My message to the Texas Rangers when they lose Josh Hamilton will be the same as it was to the St. Louis Cardinals when they lost Albert Pujols.
Happy Independence Day.
Nothing against Hamilton and Pujols -- both are incredible talents. But just as the Cardinals were better off avoiding a mega-deal for Pujols, the Rangers will be better off avoiding one for Hamilton.
In fact, the Rangers have so many good, versatile players, they could be in an even stronger position than the Cardinals were when Pujols bolted for the Los Angeles Angels last December.
Really, the only question is how the Rangers want to go about this.
Their possibilities include:
Trading shortstop Elvis Andrus, possibly for Arizona Diamondbacks right fielder Justin Upton, and turning over short to hotshot rookie Jurickson Profar. Playing Profar at second base, where he would form an electric double-play combination with Andrus, and moving Ian Kinsler to left field. Signing a top free-agent starting pitcher such as Zack Greinke or Anibal Sanchez and becoming even more oriented toward pitching and defense. Frankly, the perfect move for the Rangers is one that they probably cannot make: trading for Minnesota Twins catcher Joe Mauer.

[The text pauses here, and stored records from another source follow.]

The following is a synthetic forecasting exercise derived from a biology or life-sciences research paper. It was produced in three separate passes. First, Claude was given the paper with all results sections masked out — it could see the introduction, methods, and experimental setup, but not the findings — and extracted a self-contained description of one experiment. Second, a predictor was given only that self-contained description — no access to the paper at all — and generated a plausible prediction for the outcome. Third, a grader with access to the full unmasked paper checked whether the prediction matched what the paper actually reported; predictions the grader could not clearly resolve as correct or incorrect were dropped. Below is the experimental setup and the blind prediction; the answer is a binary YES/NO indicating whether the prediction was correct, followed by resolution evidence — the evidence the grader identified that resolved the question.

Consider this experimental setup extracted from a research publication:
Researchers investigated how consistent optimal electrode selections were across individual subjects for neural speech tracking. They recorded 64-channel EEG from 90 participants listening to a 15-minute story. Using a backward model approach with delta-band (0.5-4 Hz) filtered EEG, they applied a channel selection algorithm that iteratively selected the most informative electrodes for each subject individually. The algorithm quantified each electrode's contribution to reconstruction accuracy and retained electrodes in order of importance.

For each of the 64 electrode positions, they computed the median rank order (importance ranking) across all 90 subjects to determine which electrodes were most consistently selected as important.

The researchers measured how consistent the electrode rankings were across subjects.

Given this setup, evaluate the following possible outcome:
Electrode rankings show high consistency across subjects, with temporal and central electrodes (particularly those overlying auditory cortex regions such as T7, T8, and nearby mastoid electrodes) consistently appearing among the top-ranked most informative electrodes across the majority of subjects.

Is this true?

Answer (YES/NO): NO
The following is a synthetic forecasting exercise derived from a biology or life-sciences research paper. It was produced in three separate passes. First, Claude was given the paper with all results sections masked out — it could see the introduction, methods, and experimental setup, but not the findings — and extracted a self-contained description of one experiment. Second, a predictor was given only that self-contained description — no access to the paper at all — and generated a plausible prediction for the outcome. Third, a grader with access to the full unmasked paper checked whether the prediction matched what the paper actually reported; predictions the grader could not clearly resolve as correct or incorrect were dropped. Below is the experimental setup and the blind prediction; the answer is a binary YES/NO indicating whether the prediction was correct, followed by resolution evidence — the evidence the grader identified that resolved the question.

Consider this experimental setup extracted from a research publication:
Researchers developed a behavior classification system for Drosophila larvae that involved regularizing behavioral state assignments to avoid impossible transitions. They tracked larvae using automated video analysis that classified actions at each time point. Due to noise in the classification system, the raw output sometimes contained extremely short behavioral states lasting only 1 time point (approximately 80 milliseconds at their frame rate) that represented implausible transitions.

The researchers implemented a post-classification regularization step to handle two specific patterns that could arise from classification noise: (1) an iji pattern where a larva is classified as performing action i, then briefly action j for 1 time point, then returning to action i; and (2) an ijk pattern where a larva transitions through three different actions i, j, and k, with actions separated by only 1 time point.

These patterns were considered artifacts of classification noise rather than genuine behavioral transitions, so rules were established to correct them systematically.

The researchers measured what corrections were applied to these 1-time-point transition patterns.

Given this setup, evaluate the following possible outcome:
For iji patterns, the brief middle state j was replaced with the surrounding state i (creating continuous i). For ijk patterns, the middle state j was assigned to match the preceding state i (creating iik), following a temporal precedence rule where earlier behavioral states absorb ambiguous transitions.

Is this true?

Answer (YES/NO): NO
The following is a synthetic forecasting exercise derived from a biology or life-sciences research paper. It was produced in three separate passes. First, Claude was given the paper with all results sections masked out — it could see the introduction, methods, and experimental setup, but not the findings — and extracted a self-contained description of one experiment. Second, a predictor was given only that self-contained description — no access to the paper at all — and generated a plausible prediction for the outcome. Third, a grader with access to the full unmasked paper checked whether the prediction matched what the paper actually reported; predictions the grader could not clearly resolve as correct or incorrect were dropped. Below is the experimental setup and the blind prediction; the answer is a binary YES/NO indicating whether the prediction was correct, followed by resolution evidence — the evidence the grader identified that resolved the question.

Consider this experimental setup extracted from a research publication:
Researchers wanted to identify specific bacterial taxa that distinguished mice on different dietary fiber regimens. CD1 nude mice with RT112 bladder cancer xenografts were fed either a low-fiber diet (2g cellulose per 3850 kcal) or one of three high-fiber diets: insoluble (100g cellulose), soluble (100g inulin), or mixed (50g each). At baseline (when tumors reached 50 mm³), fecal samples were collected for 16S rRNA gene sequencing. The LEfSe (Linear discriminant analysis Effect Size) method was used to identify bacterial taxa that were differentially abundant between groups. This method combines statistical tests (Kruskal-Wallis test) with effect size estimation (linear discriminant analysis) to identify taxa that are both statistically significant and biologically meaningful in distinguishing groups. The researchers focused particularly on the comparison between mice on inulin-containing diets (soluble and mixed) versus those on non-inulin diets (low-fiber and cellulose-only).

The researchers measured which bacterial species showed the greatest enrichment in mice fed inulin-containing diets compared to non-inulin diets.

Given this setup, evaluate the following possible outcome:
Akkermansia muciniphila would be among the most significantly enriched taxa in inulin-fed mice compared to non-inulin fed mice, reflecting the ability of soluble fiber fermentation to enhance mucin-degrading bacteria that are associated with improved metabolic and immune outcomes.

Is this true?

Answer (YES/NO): NO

The Twins, mind you, have shown no interest in moving Mauer, who -- ahem -- is earning $23 million per season through 2018 and holds a full no-trade clause.
Mauer, though, would be a perfect fit for the Rangers, filling their biggest positional need as well as their need for a No. 3 hitter to replace Hamilton.
As it stands, the team is investigating any and all free-agent catchers, including Russell Martin and A.J. Pierzynski. The Rangers' need at the position will exist even if they re-sign Mike Napoli, who is more of a hybrid than a pure catcher. And Napoli, sources say, is drawing interest from the Boston Red Sox, Seattle Mariners and other clubs.
As for Hamilton, Rangers GM Jon Daniels said Wednesday that the team remains open to signing him. But actions speak louder than words at this time of year, and the Rangers' fervent but failed pursuit of free-agent designated hitter David Ortiz was a clear indication that they already are planning for Life After Josh.
Andrus, 24, could emerge as the central figure in the team's offseason maneuverings -- particularly if he is the bait for Upton, whom the Diamondbacks are again actively discussing in trades, according to major-league sources.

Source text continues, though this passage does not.